=== Aim ===
Extend the reflection on ignoring God's signals, picking up right after its final sentence.

=== Source ===
===

Just about every time that I’ve heard this story, the emphasis has been that if God can use a donkey to get his message across then certainly He can use “me” (the me being whoever was telling the story). But as I read the story today,I saw something very different. The focus seemed to shift from the cowering mule to the persistant angel.

Have you ever wondered what it takes for God to get through to us?  How many signals do we ignore? Or maybe a better question is why? What this account shows me, and so much of my life testifies to, is that God works in many ways, by many means, to get His message, His plan, across to me. The how of my missing may be more directly related to why. He is the hound of heaven, but I have become very good at tuning out the barking dog.

So I took some time to reflect on why I’ve been ignoring the barking dog.

I’m comfortable with the way things are.

I’m afraid.

I’m listening to something else.

I assume, or hope, the dog is barking for someone else.

I’ve come to accept the barking as just a part of life. Everybody has barking dogs, thy’re eveywhere, so what you going to do?

===

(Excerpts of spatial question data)
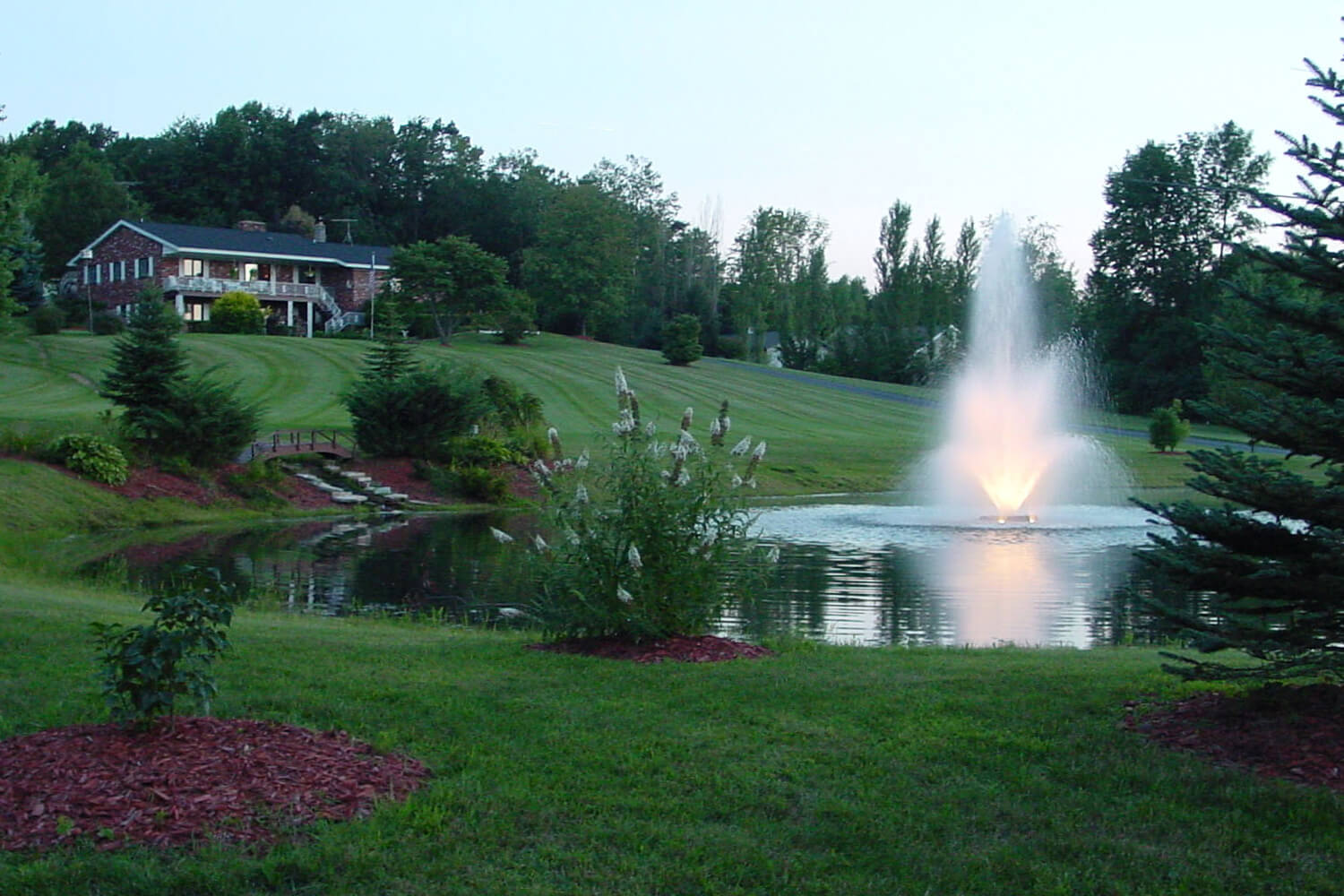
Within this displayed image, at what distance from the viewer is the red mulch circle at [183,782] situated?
18.1 ft

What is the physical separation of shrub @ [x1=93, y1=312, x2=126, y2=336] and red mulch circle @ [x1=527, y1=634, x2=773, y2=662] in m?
57.0

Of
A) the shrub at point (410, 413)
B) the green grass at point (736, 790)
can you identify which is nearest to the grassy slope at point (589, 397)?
the shrub at point (410, 413)

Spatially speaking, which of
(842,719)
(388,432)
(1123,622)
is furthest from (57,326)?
(842,719)

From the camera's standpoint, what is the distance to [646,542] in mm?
10562

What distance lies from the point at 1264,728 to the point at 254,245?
A: 7476 centimetres

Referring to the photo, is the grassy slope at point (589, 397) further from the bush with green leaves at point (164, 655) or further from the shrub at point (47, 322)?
the bush with green leaves at point (164, 655)

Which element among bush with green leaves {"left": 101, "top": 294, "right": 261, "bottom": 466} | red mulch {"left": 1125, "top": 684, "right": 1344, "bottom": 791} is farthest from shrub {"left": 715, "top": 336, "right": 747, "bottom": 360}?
red mulch {"left": 1125, "top": 684, "right": 1344, "bottom": 791}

===

=== Task result ===
I am thankful as I have journey through this Lenten season that God has barked, spoken so clearly to me.  I started out the year thinking that I was going to focus on prayer.  While I have to a certain degree, it has been because my fear has driven me to it.  Having opportunity to teach a Suday School class where we discussed a book about pinpoint praying helped that focus as well. 

God hasn’t used a donkey to get through to me, unless you are considering my own metaphorical stubbornness.  He has however gotten my attention through some unusual things.  I heard him whisper that I had been worrying too much as I stepped on the scales every morning and saw the frustrating results of my emotional eating.  He answered my prayer about writing with a scholarship to  the Blue Ridge Mountains Christian Writers Conference and then to me that it is time to stop dreaming and start doing.  For so long I have been praying about a particular issue that my husband has been struggling with for years and this past week during spiritual enrichment services the Spirit broke through.  And I felt God’s smile envelop me and assure me that he has heard my heart’s cry and not to worry because he’s been working in ways I cannot see because he loves my husband more than me.  I let him know that I’m okay with that.

I wish I could stay right here in this spiritual place, feeling encouraged and provided for.  I’d happily just pitch my tent and sit.  I hear him so well here.  But that thinking didn’t work for the disciples when they wanted to stay on the mountain.  So  I guess I’ll travel on, but I’m going to be listening harder.  No donkey’s going to have to get my message from God.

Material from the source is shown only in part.